§ SET EXERCISE
Return, word for word, only the lines from the one containing "Which item in the" through the last line of the entries.

Rows of spatial question data:
>>>

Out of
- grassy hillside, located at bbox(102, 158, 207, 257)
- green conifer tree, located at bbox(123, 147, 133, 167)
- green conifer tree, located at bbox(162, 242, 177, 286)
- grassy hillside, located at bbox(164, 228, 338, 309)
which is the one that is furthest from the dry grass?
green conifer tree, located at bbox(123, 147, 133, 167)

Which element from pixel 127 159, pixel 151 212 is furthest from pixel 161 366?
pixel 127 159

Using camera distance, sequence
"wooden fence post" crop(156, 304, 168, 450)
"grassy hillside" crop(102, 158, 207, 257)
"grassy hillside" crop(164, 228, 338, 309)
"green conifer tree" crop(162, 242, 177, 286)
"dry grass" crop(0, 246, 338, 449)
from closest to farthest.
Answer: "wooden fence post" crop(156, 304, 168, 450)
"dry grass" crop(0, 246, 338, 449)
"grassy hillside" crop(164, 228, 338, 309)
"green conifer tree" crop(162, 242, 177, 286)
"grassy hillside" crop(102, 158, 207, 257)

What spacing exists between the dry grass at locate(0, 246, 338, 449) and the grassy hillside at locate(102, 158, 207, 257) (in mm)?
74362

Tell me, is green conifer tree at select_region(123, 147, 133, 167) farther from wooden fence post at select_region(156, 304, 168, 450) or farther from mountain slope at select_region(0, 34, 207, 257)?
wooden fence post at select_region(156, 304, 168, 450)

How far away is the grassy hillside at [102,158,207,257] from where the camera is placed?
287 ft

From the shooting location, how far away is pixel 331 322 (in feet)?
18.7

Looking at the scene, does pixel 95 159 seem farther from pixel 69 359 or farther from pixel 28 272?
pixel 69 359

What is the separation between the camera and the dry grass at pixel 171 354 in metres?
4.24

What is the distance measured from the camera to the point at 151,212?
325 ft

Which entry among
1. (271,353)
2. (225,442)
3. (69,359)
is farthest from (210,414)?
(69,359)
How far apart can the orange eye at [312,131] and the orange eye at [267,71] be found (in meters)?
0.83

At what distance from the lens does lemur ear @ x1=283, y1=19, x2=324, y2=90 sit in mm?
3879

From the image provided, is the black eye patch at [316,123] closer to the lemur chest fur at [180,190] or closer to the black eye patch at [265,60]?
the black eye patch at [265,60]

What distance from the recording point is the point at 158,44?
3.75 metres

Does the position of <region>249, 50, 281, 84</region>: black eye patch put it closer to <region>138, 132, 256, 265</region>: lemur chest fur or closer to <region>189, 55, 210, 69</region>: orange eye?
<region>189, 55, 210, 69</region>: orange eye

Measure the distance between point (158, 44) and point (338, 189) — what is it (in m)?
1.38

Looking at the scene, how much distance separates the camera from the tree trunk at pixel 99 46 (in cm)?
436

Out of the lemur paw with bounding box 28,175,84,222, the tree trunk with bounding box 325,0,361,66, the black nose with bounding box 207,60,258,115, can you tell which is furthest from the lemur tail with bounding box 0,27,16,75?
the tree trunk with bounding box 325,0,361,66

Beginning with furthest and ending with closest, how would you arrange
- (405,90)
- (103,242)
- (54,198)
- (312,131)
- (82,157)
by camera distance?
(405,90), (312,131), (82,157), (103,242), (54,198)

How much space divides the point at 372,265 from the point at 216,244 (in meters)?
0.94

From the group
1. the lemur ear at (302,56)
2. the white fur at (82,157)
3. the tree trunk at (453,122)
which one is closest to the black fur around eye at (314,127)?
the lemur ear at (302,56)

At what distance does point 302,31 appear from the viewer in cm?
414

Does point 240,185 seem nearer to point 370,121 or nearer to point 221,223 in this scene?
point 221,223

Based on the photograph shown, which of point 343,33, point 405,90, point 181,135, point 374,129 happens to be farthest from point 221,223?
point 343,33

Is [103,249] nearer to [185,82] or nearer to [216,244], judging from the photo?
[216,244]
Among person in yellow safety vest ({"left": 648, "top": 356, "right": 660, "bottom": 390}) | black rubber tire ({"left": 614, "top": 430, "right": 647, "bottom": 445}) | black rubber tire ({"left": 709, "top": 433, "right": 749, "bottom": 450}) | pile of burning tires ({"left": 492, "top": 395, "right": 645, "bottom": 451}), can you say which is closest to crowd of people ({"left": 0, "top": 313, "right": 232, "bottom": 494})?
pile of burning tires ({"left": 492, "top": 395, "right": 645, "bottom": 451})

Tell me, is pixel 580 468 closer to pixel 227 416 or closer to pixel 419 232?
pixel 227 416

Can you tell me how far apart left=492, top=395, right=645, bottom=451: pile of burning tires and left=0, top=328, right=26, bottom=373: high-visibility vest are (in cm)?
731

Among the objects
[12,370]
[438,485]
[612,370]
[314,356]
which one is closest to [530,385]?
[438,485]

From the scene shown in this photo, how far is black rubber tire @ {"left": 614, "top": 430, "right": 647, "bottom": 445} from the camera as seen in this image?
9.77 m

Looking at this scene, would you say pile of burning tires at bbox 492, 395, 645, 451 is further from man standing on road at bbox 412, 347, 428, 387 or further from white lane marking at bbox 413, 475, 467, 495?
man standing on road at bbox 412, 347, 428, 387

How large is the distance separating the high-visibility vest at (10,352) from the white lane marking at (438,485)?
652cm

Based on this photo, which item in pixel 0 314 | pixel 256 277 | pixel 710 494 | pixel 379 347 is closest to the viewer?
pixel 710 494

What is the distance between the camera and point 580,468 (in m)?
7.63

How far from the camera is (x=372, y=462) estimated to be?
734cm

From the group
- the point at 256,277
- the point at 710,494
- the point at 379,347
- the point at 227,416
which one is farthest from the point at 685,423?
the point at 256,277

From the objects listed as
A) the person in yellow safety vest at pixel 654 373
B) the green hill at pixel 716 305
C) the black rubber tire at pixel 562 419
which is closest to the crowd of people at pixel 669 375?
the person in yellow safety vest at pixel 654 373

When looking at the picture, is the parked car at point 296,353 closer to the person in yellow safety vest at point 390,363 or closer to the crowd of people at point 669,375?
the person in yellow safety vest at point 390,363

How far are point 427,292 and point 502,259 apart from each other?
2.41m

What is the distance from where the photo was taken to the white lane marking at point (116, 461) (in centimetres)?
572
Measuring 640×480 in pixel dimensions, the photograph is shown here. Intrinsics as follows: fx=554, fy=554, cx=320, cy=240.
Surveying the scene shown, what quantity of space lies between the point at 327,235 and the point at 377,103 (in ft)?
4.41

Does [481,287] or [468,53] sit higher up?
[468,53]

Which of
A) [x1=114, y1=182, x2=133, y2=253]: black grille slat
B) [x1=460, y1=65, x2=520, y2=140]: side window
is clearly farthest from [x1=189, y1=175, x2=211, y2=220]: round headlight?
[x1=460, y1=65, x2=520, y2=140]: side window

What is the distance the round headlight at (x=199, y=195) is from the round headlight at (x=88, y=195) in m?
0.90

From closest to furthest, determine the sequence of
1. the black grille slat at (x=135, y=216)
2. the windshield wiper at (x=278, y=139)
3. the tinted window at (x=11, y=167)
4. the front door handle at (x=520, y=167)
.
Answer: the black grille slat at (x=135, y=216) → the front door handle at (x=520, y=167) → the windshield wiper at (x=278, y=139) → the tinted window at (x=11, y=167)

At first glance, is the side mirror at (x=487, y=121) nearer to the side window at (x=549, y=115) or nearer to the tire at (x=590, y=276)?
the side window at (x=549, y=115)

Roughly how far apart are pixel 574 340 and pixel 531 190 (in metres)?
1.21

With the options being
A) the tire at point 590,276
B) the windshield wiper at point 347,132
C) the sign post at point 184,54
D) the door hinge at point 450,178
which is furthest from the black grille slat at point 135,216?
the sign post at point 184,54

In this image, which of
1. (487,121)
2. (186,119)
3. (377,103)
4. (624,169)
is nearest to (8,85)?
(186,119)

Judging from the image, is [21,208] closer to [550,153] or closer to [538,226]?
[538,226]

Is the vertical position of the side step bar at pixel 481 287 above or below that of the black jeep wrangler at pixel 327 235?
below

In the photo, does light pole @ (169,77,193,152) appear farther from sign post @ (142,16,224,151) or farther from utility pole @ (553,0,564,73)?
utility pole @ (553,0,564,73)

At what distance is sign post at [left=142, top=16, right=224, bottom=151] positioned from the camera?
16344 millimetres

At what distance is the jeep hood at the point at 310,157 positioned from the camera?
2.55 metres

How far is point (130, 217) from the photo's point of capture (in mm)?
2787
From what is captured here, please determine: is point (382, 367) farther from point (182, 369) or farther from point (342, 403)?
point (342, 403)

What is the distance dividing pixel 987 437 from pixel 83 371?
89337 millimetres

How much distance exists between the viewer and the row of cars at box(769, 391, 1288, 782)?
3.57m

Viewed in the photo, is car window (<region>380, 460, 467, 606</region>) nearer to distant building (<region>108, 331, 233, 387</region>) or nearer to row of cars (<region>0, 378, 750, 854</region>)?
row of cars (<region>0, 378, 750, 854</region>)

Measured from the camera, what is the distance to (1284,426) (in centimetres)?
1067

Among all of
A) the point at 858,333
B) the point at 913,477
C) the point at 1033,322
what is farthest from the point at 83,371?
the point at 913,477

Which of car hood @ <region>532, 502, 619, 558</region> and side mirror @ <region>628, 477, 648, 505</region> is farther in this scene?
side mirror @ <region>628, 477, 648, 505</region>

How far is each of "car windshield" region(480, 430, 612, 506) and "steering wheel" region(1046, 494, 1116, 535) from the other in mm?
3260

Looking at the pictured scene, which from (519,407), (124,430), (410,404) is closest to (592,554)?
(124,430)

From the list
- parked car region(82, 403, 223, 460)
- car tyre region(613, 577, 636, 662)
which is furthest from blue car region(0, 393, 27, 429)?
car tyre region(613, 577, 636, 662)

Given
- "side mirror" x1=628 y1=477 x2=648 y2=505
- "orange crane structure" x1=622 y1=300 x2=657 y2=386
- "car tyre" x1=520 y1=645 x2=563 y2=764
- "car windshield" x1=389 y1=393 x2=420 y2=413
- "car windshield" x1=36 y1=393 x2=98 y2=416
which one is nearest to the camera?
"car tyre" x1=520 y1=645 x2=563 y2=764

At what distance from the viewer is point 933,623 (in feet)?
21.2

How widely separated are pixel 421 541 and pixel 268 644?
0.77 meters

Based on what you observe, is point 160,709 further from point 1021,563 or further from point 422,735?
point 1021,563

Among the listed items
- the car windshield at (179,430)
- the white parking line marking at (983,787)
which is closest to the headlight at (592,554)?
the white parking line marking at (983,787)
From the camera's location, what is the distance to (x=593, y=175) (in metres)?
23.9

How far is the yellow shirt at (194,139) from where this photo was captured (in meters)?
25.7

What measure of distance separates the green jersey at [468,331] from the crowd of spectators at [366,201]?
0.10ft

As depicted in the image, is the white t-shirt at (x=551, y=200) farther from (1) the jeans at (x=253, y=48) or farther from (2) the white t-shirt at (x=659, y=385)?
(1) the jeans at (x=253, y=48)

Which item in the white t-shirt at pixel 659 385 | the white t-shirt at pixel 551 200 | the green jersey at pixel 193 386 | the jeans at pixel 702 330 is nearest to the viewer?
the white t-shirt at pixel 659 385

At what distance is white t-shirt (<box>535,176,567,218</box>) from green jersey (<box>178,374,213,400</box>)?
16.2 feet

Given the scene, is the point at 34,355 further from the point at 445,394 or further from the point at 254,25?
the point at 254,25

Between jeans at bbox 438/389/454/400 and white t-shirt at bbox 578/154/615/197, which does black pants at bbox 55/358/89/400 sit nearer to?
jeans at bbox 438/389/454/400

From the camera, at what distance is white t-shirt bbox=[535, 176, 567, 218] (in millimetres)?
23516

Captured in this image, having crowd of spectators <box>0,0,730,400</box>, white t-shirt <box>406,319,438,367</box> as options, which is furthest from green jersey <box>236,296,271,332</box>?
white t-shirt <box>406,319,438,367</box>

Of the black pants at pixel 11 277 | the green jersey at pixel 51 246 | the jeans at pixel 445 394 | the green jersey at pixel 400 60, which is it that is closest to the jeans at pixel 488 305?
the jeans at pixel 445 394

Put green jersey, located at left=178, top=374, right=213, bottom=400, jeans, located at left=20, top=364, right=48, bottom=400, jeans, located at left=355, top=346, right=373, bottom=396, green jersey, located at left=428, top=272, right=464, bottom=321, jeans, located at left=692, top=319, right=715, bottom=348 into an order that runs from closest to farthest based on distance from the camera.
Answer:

<<<

§ THE COMPLETED TASK
Which item in the white t-shirt at pixel 659 385 | the white t-shirt at pixel 551 200 | the green jersey at pixel 193 386 | the jeans at pixel 702 330 is nearest to the viewer?
the white t-shirt at pixel 659 385

At what distance is white t-shirt (<box>535,176,567,218</box>) from green jersey (<box>178,374,213,400</box>)?
16.2 feet

Given the scene, is the point at 34,355 further from the point at 445,394 or further from the point at 254,25?
the point at 254,25

Between jeans at bbox 438/389/454/400 and white t-shirt at bbox 578/154/615/197, which does black pants at bbox 55/358/89/400 sit nearer to?
jeans at bbox 438/389/454/400

From the camera, at what distance is white t-shirt bbox=[535, 176, 567, 218] (in millimetres)?
23516

Captured in this image, having crowd of spectators <box>0,0,730,400</box>, white t-shirt <box>406,319,438,367</box> as options, which is furthest from green jersey <box>236,296,271,332</box>?
white t-shirt <box>406,319,438,367</box>

Of the black pants at pixel 11 277 | the green jersey at pixel 51 246 | the jeans at pixel 445 394 | the green jersey at pixel 400 60, which is it that is closest to the jeans at pixel 488 305?
the jeans at pixel 445 394

Put green jersey, located at left=178, top=374, right=213, bottom=400, jeans, located at left=20, top=364, right=48, bottom=400, jeans, located at left=355, top=346, right=373, bottom=396, green jersey, located at left=428, top=272, right=464, bottom=321, jeans, located at left=692, top=319, right=715, bottom=348 into an order that runs from closest to farthest based on distance from the camera.
Answer:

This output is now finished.